The Coen Brothers' True Grit, adapted from the novel by Charles Portis, is a movie about a fourteen-year-old girl who hires a US Marshal to track the man who slew her pa. Mattie Ross, biblically precise and financially righteous, is a singular figure, but in tagging along with Rooster Cogburn (Jeff Bridges) for a rousing Western adventure she's replaying a wish-fulfilment fantasy at least as old as Treasure Island—though it was even more fantastical in the 1969 film of True Grit, when an aging John Wayne played the cuddly geezer, drunk and curmudgeonly but ultimately admiring of the kid's moxie, and fiercely protective of her person. Three years later, Wayne starred as the gruff mentor for not quite a dozen peach-fuzz cattle hands in The Cowboys, and lunched with a couple hundred young contest winners in a promotional outreach. The Duke, soon to follow Hollywood's studio system into the sunset, bridged the generation gap by refashioning himself as a real-life Happy Meal toy.

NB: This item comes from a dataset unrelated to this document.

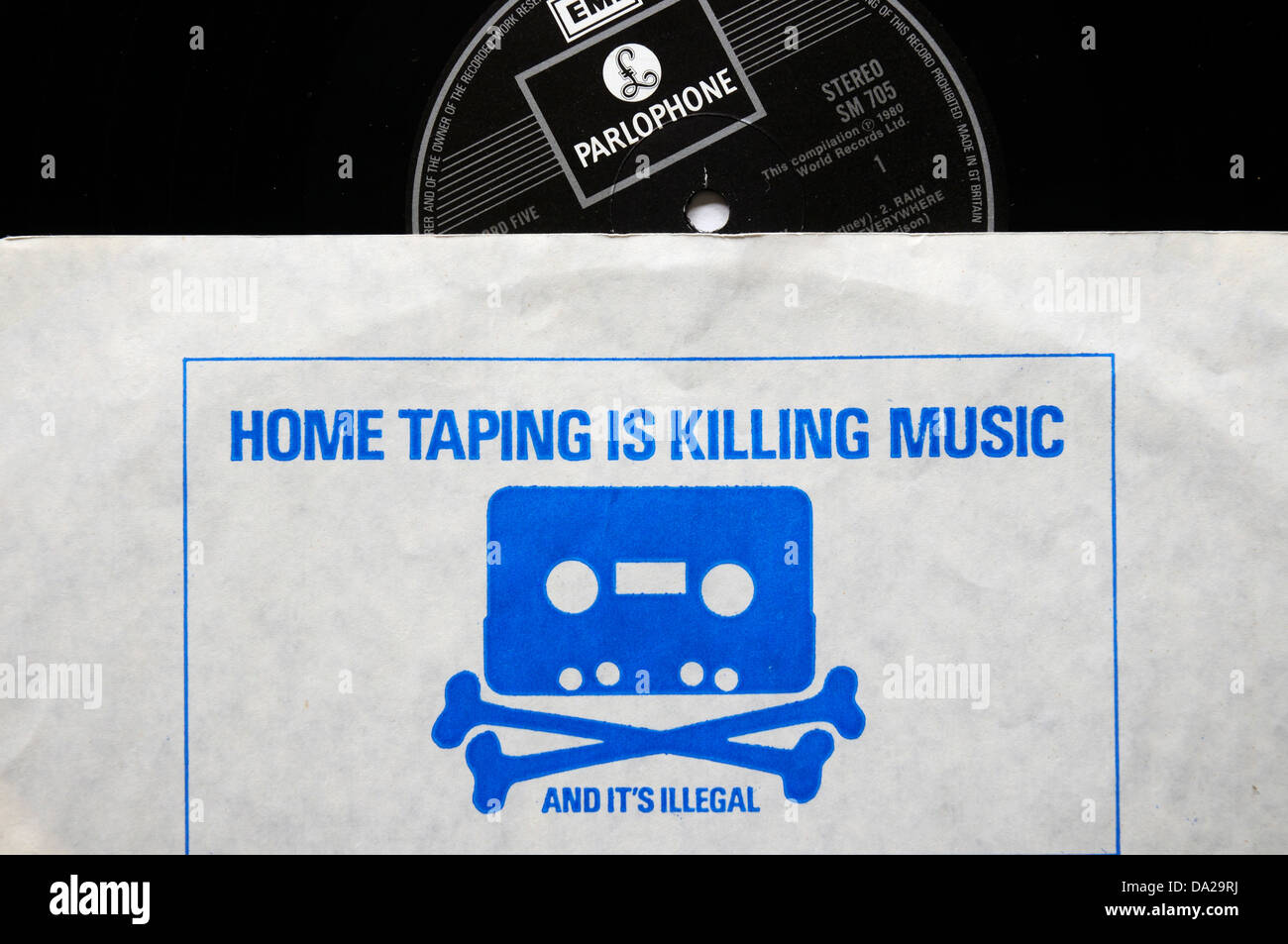 A printed warning on a record inner sleeve saying 'home taping is killing music' - Stock Image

Both True Grits belong to the bizarre heterogeneous subgenre of movies in which kids play action hero alongside the validating presence of an authentic movie star. Sometimes the action-figure metaphor is literal, as in 1991's Terminator 2: Judgment Day, when Arnold's silvery-cool robo-killer of the first movie is transformed into a programmable friend for a thirteen-year-old John Connor. (Presumably the film takes place in 1995 because a nine-year-old Connor would have been, like, babyish.) These are ostensibly grown-up movies; more targeted children's entertainments are free to be more explicit about the fantasy they're appealing to (my generation's circulated Chuck Norris Facts may be a continuation of a friendship dating back to Sidekicks).
I'll circle back again to the action figure metaphor, because the tied-in marketing aspect is apposite. In some ways these movies are as transactional as Mattie's agreement with Rooster: the exponential rise in allowance during the postwar years essentially handed the keys to the culture over to an age bracket that has yet to surrender them. In flattering children with fantasies of narrative agency, the movies are well-positioned to profit from their very real financial agency.
And fantasies of agency are what the movies do best—though Winter's Bone, from earlier this year, was interesting for how hard Jennifer Lawrence's similarly fatherless teen had to work to gain entry into the neo-noir underworld populated by her older relatives, like moving up from the kids' table (with John Hawkes's Uncle Teardrop a more reluctant sponsor than Rooster Cogburn).
Opening the same day as True Grit is another movie in which a tween girl has a movie star at her personal disposal—although Somewhere is far more ambivalent about the rewards of such an arrangement. In Sofia Coppola's film, the trappings of Johnny Marco's (Stephen Dorff) celebrity-room service, foreign sojourns, helicopter rides-are thrilling but also alienating for his daughter Cleo (Elle Fanning). (The babes, meanwhile, are unfairly matched rivals.) Shuttled between flashbulb-blinded parents, Cleo's a far cry from the self-sufficient Mattie, who dictates her own terms for living arrangements and relationships: father-figure Rooster ends up buried in her family plot. (Not entirely dissimilarly, Somewhere ends on a moment of emotional reciprocity, itself a plaintive bit of wish-fulfilment.) You start to remember why boys and girls might be receptive to movies which confirm their feeling of being older than the world treats them. And wonder how much it ever changes.